ニューヨークをはじめとする全米各地や、ロンドン、アムステルダムで探偵として働いた経歴の持ち主。ニューヨークで生まれ、現在はサンディエゴに在住。

 

峯村利哉(みねむら・としや)

1965年生まれ。翻訳家。青山学院大学国際政治経済学部国際政治学科卒。訳書にキャロル・ルーミス『完全読解伝説の投資家バフェットの教え』、ジョセフ・E・スティグリッツ『世界に分断と対立を撒き散らす経済の罠』、ロン・ラッシュ『セリーナ』、デイヴィッドハルバースタム『ザ・フィフティーズ─1950年代アメリカの光と影』(1~3)など。共訳に、英「エコノミスト」編集部『2050年の世界』などがある。

 

 

ザ・カルテル (上) (角川文庫)

ザ・カルテル (上) (角川文庫)

 

 

 

”悪魔は天使の羽を生やして現れる” この物語は陸続きのメキシコから国境を越えてアメリカに流れ込む悪魔の粉を巡る物語である。流れ込むといっても自然に入ってくるわけではない。命をかけて血の代償と共に入り込むのだ。そうして得られる対価はドルだ。前作『犬の力』で一匹狼のDEA(アメリカ麻薬取締局)捜査官、アート・ケラーは悪魔の粉の流入を断つためメキシコの麻薬カルテルと壮絶な戦いを繰り広げた。一見それは持ち込もうとするメキシコ(麻薬カルテル)とアメリカの国境を挟んだ攻防、いわば麻薬との戦争である。持ち込もうとする南米を叩き潰せば解決するように見える。しかし南米の麻薬問題は実は南米ではなく北米の問題なのだ。南米の悪を駆除しても、また新たなプレーヤーが登場し参戦するだけだ。買い手なくして売り手なし。問題は北米にある麻薬に対する飽くなき欲望だ。そしてその欲望はとてつもなく大きく、金に糸目を付けない。快楽(薬)への欲望と富への欲望(貧困)は人の愚かさの典型だ。人は欲望によって怪物にも悪魔にもなる。

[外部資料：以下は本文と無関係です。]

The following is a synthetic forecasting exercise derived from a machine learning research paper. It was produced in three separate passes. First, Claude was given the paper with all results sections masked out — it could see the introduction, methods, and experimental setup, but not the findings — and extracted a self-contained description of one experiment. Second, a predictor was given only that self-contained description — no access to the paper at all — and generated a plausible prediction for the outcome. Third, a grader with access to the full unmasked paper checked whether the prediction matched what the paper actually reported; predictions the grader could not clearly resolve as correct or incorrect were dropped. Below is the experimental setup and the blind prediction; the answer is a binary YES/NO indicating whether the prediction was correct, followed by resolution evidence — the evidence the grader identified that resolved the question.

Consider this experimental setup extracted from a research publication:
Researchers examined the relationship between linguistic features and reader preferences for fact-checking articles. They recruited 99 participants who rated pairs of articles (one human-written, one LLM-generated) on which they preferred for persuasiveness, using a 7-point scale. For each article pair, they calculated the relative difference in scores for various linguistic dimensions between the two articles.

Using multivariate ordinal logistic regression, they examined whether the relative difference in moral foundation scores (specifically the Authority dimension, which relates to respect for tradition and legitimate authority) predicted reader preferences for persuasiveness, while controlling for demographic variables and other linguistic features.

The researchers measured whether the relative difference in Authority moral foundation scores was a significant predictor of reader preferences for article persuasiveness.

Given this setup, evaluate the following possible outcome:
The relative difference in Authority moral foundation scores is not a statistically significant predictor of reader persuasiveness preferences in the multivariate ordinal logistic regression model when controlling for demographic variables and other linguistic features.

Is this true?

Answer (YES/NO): NO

 アメリカはハイになるために隣人に血の犠牲を強いる社会。その犠牲を金によって贖おうとはするが、そんなものは隣人にとって毒にしかならない。アメリカは理想を語るが、理想を手にしてはいない。決してお手本になどなるものではない。反面教師としての価値しかないと思える。